Kaal Bhairav manifested from Shiva's third eye — dark as a storm cloud, with blazing eyes,
wearing a garland of skulls, holding the trident and a kapala (skull bowl). In one swift motion,
he severed Brahma's fifth head — the one that had spoken the lie. Brahma was left with four heads,
humbled before Shiva.
But Bhairav had committed brahmahatya — the sin of harming a Brahmin. The severed skull
stuck to Bhairav's hand. He became a wandering ascetic, a Kapalika, bearing the mark of his deed.
He wandered across all sacred tirthas. Finally, he arrived at Kashi (Varanasi).
The moment his foot touched Kashi's soil, the skull fell. The great sin was absolved. This is why
Kashi is the ultimate liberator of all sins.
Moved by the holiness of Kashi, Bhairav remained forever as its Kotwal — the divine guardian
of the eternal city.
After being absolved of his sin at Kashi, Kaal Bhairav stood before Lord Shiva in the
form of the great lingam at Vishwanath. Shiva, pleased with Bhairav's penance, declared:
"You shall be the eternal Kotwal of this city. No soul shall enter or depart Kashi
without your knowledge. You shall be my representative here. Those who worship you
with devotion shall be freed from all fears and the cycle of rebirth."
From that day, Kaal Bhairav took up his residence at Kashi. He roams the cremation ghats —
particularly Manikarnika Ghat — with his dog. He is the
one who whispers the Tarak Mantra into the ear of every dying person in Kashi,
granting them instant liberation regardless of their past karma.
His danda (staff) is the symbol of his authority. He is simultaneously
Dandapani (bearer of the staff of punishment) and the most compassionate liberator
for souls who surrender to him.
The demon Durgama performed severe austerities and obtained from Brahma the boon that
no god, man, or creature could kill him — except a child (bala) or an old person
(vriddha). With this boon, Durgama spread terror across the three worlds.
The gods approached Lord Shiva for help. Shiva manifested Bhairav in the form of
Batuk Bhairav — a young boy, eternally 16 years old.
This childlike form approached Durgama playfully. The demon laughed and attacked —
only to be slain by Batuk Bhairav's trident in an instant.
This story teaches that the most fearsome power can reside in the simplest form.
Batuk Bhairav is worshipped for protection, especially of children and households,
and his mantra is considered extraordinarily powerful for removing obstacles and enemies.
There is a story from Kashi's oral tradition about why the dog is Bhairav's vehicle.
Once, Brahmin priests in Kashi grew arrogant and refused to feed a starving dog near
the temple. The dog, near death from hunger, cried out.

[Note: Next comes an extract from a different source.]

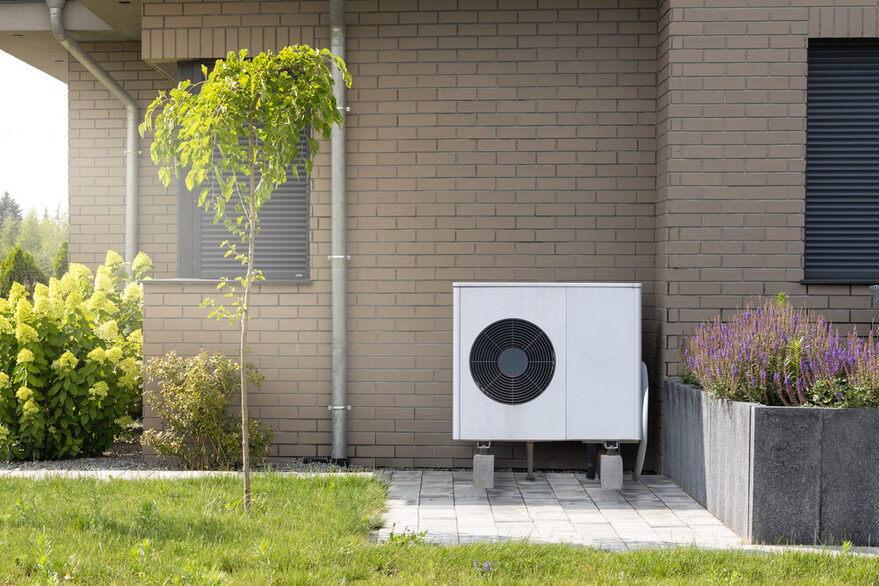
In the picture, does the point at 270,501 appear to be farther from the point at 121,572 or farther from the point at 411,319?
the point at 411,319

That night, Lord Shiva appeared in the dream of the head priest in his Bhairav form
and said: "That dog is my body. You have starved me. The dog who appears to be
a stray — I reside within it. Those who feed my dog, feed me. Those who torment it,
torment me."
From that time forward, it became a sacred practice in Kashi to feed dogs — especially
black dogs — as an act of Bhairav seva. The tradition continues to this day.
A dog's yelp at night is considered a sign of Bhairav's presence.

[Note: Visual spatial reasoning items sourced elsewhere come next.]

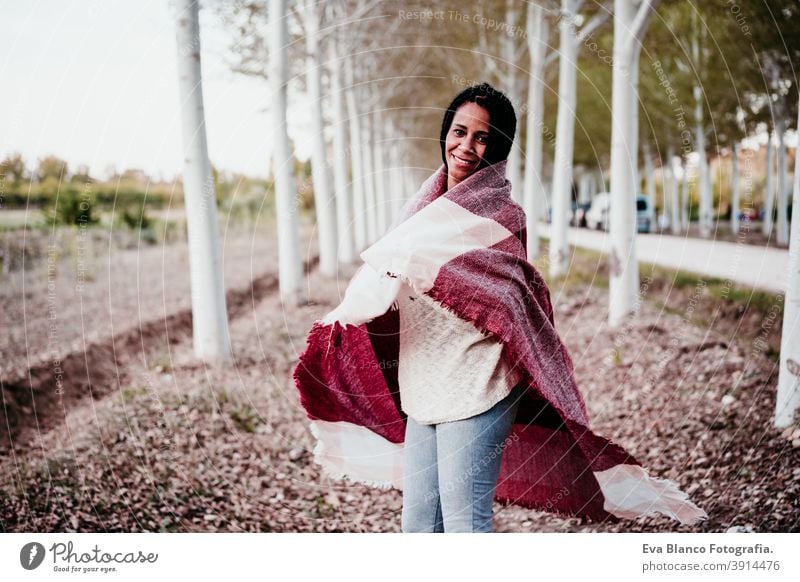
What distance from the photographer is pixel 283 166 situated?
258 inches

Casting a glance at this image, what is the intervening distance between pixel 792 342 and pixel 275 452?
2.64 metres

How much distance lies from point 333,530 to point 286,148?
422 centimetres

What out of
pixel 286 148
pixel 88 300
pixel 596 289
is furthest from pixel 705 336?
pixel 88 300

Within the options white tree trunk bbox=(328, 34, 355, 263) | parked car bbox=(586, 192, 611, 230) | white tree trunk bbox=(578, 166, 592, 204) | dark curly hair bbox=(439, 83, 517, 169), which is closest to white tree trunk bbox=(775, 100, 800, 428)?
dark curly hair bbox=(439, 83, 517, 169)

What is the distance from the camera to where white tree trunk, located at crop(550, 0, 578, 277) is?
745 centimetres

After the beheading of Brahma, Bhairav wandered as the first Kapalika ascetic —
carrying the skull, bearing the mark of the ultimate sin, living outside all social norms.
He ate from the skull, used cremation grounds as his home, wore skulls as ornaments.
The Kapalika tradition — one of the earliest Tantric sects — took Bhairav as their
founding deity. They practiced in cremation grounds, used skull-bowls, and followed
left-hand Tantric (vamachara) paths.
The deeper symbolism is profound: Bhairav carries the skull of Brahma to show that
even the greatest ego in creation becomes an empty vessel. The skull represents
the dissolution of individual identity into cosmic consciousness. This is the core teaching:
ego is the only real sin, and time destroys all ego.